In America, the genre was given a shot in the arm by two films that dealt with demonic possession. Roman Polanski's Rosemary's Baby (1968) starred Mia Farrow as Rosemary Woodhouse, a naïve young bride who's delighted when she moves into a plush apartment in uptown New York. But the neighbours are shifty, and when Rosemary gets pregnant, she realises she's carrying the spawn of Satan.

More unsettling still was William Friedkin's The Exorcist (1973) which is still one of the most frightening films ever made. Ellen Burstyn is a busy actress who calls in the priests when her teenage daughter begins having spasms and speaking in tongues.
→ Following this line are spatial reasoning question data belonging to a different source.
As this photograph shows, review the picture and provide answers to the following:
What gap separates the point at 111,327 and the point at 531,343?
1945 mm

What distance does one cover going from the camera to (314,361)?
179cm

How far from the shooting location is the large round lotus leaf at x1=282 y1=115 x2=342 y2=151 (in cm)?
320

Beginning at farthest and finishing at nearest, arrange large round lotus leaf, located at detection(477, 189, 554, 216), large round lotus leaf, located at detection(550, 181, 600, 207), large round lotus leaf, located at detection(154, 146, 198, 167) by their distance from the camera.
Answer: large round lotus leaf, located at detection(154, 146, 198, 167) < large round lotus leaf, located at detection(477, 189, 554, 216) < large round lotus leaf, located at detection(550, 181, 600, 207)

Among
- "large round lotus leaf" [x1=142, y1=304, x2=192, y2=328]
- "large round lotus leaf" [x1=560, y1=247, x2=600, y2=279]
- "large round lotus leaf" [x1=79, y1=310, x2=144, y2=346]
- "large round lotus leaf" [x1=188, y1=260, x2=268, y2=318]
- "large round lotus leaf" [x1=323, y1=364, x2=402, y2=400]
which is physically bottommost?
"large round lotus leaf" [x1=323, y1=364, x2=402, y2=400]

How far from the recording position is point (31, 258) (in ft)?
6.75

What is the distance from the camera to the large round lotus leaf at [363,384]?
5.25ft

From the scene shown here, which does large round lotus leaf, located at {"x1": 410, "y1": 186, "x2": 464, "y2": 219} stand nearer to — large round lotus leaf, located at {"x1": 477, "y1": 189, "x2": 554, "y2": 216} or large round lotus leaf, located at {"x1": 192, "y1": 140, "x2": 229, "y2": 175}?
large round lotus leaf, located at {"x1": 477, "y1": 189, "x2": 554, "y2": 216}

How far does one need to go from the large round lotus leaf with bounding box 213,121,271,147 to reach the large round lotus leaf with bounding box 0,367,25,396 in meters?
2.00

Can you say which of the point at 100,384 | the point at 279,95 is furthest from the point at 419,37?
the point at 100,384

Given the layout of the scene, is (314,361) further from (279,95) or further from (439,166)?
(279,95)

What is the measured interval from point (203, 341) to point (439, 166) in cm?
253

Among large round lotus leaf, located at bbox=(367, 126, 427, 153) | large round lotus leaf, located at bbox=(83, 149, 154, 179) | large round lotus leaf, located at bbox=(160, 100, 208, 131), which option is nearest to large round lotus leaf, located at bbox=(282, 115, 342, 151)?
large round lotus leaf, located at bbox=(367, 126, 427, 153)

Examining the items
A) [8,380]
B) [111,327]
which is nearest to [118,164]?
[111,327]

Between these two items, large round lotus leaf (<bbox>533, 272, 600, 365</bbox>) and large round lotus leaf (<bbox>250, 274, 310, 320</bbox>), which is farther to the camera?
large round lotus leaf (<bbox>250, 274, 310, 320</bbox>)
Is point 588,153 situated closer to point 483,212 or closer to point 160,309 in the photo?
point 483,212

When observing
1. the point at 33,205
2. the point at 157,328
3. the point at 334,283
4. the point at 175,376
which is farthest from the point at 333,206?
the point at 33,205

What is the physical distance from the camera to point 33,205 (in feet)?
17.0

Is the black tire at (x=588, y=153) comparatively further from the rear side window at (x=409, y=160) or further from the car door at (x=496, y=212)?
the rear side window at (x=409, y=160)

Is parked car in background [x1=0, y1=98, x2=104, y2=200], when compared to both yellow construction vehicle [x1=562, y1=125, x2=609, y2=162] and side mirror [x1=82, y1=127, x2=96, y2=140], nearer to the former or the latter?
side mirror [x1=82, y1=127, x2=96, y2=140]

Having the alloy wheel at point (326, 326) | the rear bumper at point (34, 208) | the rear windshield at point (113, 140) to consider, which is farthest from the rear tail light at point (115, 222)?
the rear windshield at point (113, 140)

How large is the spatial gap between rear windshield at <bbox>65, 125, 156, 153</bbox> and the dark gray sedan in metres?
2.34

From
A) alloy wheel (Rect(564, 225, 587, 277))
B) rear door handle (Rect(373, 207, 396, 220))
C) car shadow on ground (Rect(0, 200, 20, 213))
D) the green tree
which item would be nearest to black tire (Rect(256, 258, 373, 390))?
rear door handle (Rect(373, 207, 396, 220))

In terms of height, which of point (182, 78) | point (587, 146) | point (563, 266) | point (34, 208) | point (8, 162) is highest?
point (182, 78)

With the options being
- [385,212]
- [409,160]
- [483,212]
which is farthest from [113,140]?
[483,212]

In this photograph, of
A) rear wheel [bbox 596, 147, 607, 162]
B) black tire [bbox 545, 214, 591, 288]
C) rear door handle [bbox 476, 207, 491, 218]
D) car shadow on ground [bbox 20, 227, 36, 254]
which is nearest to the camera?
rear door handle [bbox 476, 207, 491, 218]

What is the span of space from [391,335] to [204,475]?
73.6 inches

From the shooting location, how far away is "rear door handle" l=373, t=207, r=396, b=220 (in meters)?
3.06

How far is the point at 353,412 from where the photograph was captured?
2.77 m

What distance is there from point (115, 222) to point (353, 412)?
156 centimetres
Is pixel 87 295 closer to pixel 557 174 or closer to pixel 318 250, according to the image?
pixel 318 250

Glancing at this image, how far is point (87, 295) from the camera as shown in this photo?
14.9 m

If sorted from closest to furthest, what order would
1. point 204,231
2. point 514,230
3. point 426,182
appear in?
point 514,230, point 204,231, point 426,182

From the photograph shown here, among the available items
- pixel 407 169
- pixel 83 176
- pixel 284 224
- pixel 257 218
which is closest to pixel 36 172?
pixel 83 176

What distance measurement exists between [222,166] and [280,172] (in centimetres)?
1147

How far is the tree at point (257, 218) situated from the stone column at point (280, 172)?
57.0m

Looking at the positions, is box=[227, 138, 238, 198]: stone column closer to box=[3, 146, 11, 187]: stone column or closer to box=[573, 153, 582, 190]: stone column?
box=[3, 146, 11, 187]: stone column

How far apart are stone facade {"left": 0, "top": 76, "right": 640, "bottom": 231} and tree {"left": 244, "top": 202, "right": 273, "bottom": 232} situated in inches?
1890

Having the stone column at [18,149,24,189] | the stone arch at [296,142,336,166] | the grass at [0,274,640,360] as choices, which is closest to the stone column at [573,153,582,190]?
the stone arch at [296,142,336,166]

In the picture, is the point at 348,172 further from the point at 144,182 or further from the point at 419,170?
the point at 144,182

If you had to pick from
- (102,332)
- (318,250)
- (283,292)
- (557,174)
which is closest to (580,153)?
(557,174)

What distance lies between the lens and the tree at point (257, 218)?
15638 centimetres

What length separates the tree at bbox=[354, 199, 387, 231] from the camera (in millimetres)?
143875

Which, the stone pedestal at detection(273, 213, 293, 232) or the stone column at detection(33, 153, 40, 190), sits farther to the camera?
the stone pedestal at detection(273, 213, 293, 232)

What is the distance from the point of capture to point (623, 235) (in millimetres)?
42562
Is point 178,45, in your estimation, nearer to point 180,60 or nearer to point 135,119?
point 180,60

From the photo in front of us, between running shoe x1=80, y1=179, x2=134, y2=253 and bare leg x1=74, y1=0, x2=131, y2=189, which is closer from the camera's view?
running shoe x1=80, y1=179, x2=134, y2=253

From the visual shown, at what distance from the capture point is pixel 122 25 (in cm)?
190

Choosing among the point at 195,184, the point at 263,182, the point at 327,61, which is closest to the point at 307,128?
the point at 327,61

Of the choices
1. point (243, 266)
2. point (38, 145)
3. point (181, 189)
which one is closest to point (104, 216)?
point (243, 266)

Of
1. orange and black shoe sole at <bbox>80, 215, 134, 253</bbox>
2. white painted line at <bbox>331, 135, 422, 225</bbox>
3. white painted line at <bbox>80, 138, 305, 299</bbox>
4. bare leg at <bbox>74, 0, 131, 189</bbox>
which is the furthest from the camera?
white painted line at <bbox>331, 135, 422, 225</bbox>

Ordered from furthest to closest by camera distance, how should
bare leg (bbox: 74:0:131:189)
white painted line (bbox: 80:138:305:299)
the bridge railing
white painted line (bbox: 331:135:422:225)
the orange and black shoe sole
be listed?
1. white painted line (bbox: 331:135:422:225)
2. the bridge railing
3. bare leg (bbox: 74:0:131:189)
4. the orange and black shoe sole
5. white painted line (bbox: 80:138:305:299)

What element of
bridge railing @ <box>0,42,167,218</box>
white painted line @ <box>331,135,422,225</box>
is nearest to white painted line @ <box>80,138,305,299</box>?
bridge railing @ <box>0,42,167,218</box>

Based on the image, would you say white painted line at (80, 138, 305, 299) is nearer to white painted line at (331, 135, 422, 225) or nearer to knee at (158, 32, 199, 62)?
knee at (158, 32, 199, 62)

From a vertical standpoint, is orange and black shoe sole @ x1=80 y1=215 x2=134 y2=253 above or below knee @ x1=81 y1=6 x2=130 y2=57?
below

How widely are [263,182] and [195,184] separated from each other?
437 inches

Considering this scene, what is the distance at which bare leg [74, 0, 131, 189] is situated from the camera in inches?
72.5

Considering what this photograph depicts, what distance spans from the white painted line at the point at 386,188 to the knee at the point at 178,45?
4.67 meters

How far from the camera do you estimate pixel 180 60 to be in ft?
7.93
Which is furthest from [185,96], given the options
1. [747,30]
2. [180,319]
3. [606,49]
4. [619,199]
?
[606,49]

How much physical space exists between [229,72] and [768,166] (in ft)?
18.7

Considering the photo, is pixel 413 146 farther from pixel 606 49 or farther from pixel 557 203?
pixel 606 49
It's chilling stuff.

The Exorcist

In the 1980s and 90s, and thanks in part to Hitchcock, a slasher trend drained Hollywood horror of its seriousness and originality, and things got worse in the early 2000s when the so-called 'torture porn' aesthetic of films like Saw and Hostel replaced it.

Since then, however, and possibly as a reaction to all that nastiness, horror has moved quickly on into what could tentatively be described as a new golden age.

In recent years the wit and originality of Jordan Peele's Get Out and Us, the boldness of Ari Aster's Hereditary and Midsommar, the sheer creepiness of Jennifer Kent's The Babadook and the sly humour of Ben Wheatley's Kill List have reminded us of what the horror genre can achieve if it abandons cheap tricks and gratuitous gore and aims a little higher.

Top five horror fims for Halloween

Nosferatu (1922)

Nosferatu

Though he died young and only made eight films, FW Murnau will always be remembered for Nosferatu, the most boldly original, visually beautiful and unsettling vampire movie of them all.

Don't Look Now (1973)

Donald Sutherland in Don't Look Now

Nic Roeg scared the Jesus out of early 1970s cinemagoers with this dark tale of a couple who move to Venice to recover from the tragic death of their child, who they start catching glimpses of down side streets. Terrifying.

The Exorcist (1973)

Chilling: 1973's The Exorcist is one of horror’s most frightening films

You never actually see much in William Friedkin's The Exorcist, and indeed for long periods nothing much happens at all. It's the tension, and that ominous music which plays on your imagination and makes you start seeing things.

The Shining (1980)

Jack Nicholson in The Shining

Stephen King famously loathed it, but Stanley Kubrick's splendidly gloomy epic may just be the greatest horror of all. When Jack Nicholson's would-be writer becomes caretaker at a snowbound hotel, something snaps. Bad news for his wife and kid.

Get Out (2017)

Jordan Peele's Get Out

Jordan Peele's sly and witty horror brilliantly illustrated how racism can lurk behind even the most well-intentioned white smile. Daniel Kaluuya's streetwise photographer smells a rat when he visits the plush country home of his white girlfriend's parents.